• [YOUR OBJECTIVE] Return every one of the rows below word for word, with no changes.

(Records)

<<<<

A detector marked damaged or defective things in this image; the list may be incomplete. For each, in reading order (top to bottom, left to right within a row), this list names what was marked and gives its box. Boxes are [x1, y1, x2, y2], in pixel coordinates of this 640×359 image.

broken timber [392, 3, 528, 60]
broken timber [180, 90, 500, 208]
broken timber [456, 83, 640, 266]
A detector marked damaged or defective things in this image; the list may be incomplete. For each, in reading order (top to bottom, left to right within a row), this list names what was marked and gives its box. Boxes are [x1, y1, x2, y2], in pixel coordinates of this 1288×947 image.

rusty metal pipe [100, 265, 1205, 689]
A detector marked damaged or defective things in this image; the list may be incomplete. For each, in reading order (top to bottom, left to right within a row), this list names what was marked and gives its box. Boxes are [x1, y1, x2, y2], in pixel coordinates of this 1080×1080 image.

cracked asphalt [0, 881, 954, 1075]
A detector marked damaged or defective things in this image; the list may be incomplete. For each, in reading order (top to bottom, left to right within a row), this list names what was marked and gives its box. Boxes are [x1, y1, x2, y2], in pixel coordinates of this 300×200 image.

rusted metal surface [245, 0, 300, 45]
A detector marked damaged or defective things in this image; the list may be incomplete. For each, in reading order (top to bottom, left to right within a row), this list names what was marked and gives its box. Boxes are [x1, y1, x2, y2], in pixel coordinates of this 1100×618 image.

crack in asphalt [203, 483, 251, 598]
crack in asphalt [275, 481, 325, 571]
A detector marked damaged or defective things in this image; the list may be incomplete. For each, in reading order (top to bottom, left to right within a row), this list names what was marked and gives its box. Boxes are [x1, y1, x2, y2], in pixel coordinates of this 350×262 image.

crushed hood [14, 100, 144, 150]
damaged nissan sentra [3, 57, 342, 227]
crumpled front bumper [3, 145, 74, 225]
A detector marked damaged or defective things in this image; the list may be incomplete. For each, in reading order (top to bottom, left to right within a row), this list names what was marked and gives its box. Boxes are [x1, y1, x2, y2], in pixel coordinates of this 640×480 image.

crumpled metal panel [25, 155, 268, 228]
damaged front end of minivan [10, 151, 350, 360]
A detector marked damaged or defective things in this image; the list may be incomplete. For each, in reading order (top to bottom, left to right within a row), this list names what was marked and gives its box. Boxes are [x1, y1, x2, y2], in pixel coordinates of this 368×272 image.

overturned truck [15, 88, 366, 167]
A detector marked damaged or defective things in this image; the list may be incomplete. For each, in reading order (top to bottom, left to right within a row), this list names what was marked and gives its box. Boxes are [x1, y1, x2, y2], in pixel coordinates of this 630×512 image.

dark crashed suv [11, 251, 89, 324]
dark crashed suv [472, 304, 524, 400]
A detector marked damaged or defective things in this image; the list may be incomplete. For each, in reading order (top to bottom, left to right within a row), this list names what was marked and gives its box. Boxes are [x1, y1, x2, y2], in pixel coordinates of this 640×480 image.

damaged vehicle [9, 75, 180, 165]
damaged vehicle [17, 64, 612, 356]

>>>>

• [SOLUTION]
A detector marked damaged or defective things in this image; the list may be incomplete. For each, in reading order (top to bottom, left to right within a row), this list names what was marked and gives its box. Boxes are [x1, y1, x2, y2], in pixel coordinates of this 640×359 image.

broken timber [392, 3, 528, 60]
broken timber [180, 90, 500, 208]
broken timber [456, 83, 640, 266]
A detector marked damaged or defective things in this image; the list may be incomplete. For each, in reading order (top to bottom, left to right within a row), this list names what was marked and gives its box. Boxes are [x1, y1, x2, y2], in pixel coordinates of this 1288×947 image.

rusty metal pipe [100, 265, 1205, 689]
A detector marked damaged or defective things in this image; the list may be incomplete. For each, in reading order (top to bottom, left to right within a row), this list names what was marked and gives its box. Boxes are [x1, y1, x2, y2], in pixel coordinates of this 1080×1080 image.

cracked asphalt [0, 881, 954, 1075]
A detector marked damaged or defective things in this image; the list may be incomplete. For each, in reading order (top to bottom, left to right within a row), this list names what was marked and gives its box. Boxes are [x1, y1, x2, y2], in pixel coordinates of this 300×200 image.

rusted metal surface [245, 0, 300, 45]
A detector marked damaged or defective things in this image; the list may be incomplete. For each, in reading order (top to bottom, left to right within a row), this list names what was marked and gives its box. Boxes are [x1, y1, x2, y2], in pixel coordinates of this 1100×618 image.

crack in asphalt [203, 483, 251, 598]
crack in asphalt [275, 481, 325, 571]
A detector marked damaged or defective things in this image; the list may be incomplete. For each, in reading order (top to bottom, left to right within a row), this list names what was marked and gives its box. Boxes are [x1, y1, x2, y2], in pixel coordinates of this 350×262 image.

crushed hood [14, 100, 144, 150]
damaged nissan sentra [3, 57, 342, 227]
crumpled front bumper [3, 145, 74, 225]
A detector marked damaged or defective things in this image; the list may be incomplete. For each, in reading order (top to bottom, left to right within a row), this list names what was marked and gives its box. Boxes are [x1, y1, x2, y2], in pixel coordinates of this 640×480 image.

crumpled metal panel [25, 155, 268, 228]
damaged front end of minivan [10, 151, 350, 360]
A detector marked damaged or defective things in this image; the list may be incomplete. For each, in reading order (top to bottom, left to right within a row), this list names what was marked and gives its box. Boxes are [x1, y1, x2, y2], in pixel coordinates of this 368×272 image.

overturned truck [15, 88, 366, 167]
A detector marked damaged or defective things in this image; the list may be incomplete. For each, in reading order (top to bottom, left to right within a row), this list names what was marked and gives its box. Boxes are [x1, y1, x2, y2], in pixel coordinates of this 630×512 image.

dark crashed suv [11, 251, 89, 324]
dark crashed suv [472, 304, 524, 400]
A detector marked damaged or defective things in this image; the list may be incomplete. For each, in reading order (top to bottom, left to right within a row), this list names what was marked and gives its box. Boxes are [x1, y1, x2, y2], in pixel coordinates of this 640×480 image.

damaged vehicle [9, 75, 180, 165]
damaged vehicle [17, 64, 612, 356]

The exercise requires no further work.